[Spatial relation data]

────────────────────────────────────────

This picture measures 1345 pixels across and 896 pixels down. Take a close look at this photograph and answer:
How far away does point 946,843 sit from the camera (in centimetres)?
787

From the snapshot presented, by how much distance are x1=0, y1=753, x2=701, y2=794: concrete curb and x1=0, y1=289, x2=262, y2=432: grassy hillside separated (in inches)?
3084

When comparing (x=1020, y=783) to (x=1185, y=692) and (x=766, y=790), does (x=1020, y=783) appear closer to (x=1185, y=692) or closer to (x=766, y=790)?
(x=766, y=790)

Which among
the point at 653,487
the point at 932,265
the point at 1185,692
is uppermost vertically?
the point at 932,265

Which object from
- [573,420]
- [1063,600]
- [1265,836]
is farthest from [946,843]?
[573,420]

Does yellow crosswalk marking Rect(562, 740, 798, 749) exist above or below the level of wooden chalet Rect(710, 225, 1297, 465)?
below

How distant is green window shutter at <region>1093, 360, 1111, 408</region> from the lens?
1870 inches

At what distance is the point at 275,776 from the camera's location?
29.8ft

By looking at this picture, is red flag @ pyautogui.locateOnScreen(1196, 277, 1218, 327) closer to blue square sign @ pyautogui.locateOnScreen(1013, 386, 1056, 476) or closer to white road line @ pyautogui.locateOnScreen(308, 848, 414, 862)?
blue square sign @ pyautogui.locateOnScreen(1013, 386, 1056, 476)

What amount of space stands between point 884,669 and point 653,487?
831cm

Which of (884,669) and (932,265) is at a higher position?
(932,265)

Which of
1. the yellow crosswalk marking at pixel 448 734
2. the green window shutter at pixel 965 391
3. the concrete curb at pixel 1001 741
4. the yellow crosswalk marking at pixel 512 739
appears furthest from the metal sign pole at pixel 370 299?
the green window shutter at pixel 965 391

────────────────────────────────────────

Instructions to follow — Turn the material above, from the line containing "What amount of" through the end, into a JSON list of strings with one string per line. Leave out blank lines.

Solution below —
[
  "What amount of space stands between point 884,669 and point 653,487?",
  "831cm",
  "Which of (884,669) and (932,265) is at a higher position?",
  "(932,265)",
  "Which of",
  "1. the yellow crosswalk marking at pixel 448 734",
  "2. the green window shutter at pixel 965 391",
  "3. the concrete curb at pixel 1001 741",
  "4. the yellow crosswalk marking at pixel 512 739",
  "appears furthest from the metal sign pole at pixel 370 299?",
  "the green window shutter at pixel 965 391"
]